You never know what New Zealand is going to throw at you – the weather, travel experiences, people you meet, or the places you stay. That was the case when I was travelling in my campervan from Christchurch, heading to Greymouth via Arthur’s Pass.
I’d been listening to the weather reports and they were calling for a storm. Sure enough, as I drove west, my little campervan was hit with pelting hail stones, followed by freezing winds and driving rains. But then the sun came out! That’s New Zealand for you.
Driving through the valley towards the mountains ahead, I chatted merrily with my fellow traveller Sonya, an Austrian student on a gap year. We arrived at Arthur’s Pass around 4.30pm to a good snow fall.
We stopped at the ranger station, where they confirmed they were about to close the road. We would need to find a place to stay. The ranger recommended an old place, a tradition in these parts, offering very basic dorm rooms and run on an honour system.
The entry door led to a small hallway with three doors. The first door was the dorm room. It was freezing! The second door was the bathroom. The glass roof leaked and dripped water over the slated wood floor. You could see daylight through the walls and wind blew in.
It was looking pretty bleak and I was considering a night in the van might be more comfortable. But then we opened the third door and there was a sight that warmed us right through to the soles of our cold feet.

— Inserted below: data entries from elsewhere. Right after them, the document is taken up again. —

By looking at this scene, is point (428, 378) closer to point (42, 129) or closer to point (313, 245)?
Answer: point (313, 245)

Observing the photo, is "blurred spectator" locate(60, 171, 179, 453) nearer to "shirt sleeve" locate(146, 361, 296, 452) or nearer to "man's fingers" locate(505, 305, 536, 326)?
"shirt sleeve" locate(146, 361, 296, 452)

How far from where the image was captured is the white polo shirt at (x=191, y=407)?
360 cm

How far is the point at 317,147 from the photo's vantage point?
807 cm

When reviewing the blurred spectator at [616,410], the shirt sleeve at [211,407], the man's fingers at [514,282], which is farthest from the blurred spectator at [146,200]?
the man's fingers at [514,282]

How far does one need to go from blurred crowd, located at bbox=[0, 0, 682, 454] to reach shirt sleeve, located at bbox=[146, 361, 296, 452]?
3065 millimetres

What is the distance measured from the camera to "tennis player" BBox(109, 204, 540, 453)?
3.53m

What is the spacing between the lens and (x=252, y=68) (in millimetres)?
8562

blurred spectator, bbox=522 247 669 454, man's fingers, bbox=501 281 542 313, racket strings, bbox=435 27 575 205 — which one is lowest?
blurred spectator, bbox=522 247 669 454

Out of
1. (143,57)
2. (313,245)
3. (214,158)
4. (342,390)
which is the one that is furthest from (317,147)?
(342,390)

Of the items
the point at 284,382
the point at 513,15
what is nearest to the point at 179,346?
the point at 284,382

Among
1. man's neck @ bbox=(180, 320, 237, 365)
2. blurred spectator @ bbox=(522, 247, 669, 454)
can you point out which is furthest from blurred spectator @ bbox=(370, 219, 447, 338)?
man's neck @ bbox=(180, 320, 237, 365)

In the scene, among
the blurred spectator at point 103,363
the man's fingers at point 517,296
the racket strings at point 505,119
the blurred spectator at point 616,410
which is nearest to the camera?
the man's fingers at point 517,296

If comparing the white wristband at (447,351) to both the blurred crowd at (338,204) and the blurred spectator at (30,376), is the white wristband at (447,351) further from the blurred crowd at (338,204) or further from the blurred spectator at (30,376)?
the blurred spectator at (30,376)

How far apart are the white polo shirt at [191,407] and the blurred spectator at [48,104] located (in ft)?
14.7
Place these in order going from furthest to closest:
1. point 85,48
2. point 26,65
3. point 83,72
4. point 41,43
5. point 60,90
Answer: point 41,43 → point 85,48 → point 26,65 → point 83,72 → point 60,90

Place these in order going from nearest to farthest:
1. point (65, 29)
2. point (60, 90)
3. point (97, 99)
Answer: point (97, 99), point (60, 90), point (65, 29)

The first thing your eye fell on, and your body felt, was the roaring fire. Francis from Hungary knelt next to it and was feeding logs into the belly of the beast. His grin was almost as warm as the fire itself. Marchant from America sat at the dinning table. She looked up from her book with a smile and welcomed us in.
On the floor was a mattress. Francis had already spent a couple of nights here and had dragged the mattress in from the bunkhouse to sleep in front of the fire. Marchant had arrived earlier that day, after a few hard days tramping, and was just drying her soaked clothes.

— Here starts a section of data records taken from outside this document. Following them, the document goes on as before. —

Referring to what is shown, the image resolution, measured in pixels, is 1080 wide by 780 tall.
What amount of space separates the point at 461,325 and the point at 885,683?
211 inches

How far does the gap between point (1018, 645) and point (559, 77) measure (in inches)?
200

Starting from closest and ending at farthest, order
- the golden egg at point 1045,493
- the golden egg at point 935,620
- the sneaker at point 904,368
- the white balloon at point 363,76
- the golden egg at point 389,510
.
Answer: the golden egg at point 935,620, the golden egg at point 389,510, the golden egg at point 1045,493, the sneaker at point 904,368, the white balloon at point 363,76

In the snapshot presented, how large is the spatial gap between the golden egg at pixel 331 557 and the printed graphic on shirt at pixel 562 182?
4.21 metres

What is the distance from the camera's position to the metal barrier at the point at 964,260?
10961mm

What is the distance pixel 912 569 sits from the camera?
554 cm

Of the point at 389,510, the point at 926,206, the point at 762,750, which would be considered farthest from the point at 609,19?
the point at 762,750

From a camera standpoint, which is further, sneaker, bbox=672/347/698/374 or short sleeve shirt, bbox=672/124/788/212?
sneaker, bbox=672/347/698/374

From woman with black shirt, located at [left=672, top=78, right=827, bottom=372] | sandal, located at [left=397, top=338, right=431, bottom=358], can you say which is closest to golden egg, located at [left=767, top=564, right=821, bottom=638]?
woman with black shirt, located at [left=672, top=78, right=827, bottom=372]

In our sparse but warm bunkhouse, we found a travellers kinship that bonded us as instant friends. We shared our food, our stories of travel and of our homelands.

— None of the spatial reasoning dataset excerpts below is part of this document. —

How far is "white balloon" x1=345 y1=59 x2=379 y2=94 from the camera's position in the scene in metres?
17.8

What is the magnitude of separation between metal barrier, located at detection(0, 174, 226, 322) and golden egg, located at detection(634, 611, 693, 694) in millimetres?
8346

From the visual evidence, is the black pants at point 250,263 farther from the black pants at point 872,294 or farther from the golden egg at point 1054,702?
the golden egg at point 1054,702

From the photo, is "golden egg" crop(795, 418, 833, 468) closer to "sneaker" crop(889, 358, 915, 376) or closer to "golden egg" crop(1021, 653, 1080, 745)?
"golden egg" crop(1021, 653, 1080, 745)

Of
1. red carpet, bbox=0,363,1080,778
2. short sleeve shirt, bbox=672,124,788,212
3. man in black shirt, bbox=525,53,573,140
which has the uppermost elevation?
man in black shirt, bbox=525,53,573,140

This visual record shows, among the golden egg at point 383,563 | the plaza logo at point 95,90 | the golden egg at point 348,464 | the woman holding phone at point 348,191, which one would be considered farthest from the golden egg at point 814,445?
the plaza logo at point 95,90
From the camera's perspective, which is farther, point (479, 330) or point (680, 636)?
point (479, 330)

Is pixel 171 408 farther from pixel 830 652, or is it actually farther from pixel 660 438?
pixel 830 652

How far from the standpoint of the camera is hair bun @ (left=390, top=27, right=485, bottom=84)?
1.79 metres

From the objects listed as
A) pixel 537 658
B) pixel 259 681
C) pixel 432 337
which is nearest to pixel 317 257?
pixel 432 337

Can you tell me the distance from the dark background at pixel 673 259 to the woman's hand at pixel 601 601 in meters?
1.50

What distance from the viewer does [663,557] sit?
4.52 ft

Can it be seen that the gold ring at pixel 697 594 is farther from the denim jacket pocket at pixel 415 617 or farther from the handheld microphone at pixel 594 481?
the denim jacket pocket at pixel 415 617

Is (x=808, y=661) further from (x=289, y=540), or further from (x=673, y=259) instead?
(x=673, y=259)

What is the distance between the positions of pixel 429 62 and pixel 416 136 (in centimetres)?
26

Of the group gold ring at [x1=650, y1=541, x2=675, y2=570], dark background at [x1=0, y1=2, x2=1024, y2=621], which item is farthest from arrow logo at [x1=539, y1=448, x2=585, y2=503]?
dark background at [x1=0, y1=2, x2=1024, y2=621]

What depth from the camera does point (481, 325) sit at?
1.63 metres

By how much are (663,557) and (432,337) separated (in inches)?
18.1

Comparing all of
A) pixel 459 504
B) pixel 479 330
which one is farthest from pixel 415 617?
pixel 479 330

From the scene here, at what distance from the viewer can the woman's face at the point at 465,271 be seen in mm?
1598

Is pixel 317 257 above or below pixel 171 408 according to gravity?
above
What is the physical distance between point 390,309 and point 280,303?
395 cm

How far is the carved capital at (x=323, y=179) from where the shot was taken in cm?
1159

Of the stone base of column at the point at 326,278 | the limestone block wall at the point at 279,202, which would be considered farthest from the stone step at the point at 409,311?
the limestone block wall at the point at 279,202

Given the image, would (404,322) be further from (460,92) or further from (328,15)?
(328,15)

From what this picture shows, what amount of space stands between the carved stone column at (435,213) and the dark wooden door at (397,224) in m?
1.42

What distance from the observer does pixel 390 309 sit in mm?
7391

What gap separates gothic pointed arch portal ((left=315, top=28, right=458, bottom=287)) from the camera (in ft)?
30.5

That night with our mattresses laid out in front of the fire, we were all one family while the snows fell in black silence across a star-filled sky.
The next day I wanted to tramp somewhere just to experience the beautiful snow-covered landscape. Francis and Sonya were game.
The three of us set off on a tramp that Francis had done a few days before.
The snow was still falling, but only lightly and we crunched our way up the trail in snow that sometimes came up to our knees. It was a great adventure, at times losing the trail in the thick snow, the winds sometimes driving into our faces.
Our feet, legs and hands became more and more soaked, but we were still warm and our spirits were high as we chatted all the way up the mountain.
At various points Francis would announce, as he made a sweeping motion of his arm, that “from this location there is a magnificent view”.
All we saw was a snowy white-out, but we didn’t care. We were having a great time. As we neared the ridge, the snow was becoming quite fierce and we finally decided that we’d probably pushed it as far as was safe and so headed back home.
We reached the bunkhouse in the late afternoon. We shared our food and watched the roaring fire as night fell. Outside the trucks lined the road, the drivers dressed in their traditional attire of boots and shorts, stuck for the night as the pass was still closed.
The scene through the window was beautiful, snow falling with a backdrop of white mountains, a distant last screech of kia birds before they settled
in for the night.
After dinner, the four best friends snuggled together in a line under sleeping bags. It was a perfect moment in a perfect location, with perfect friends.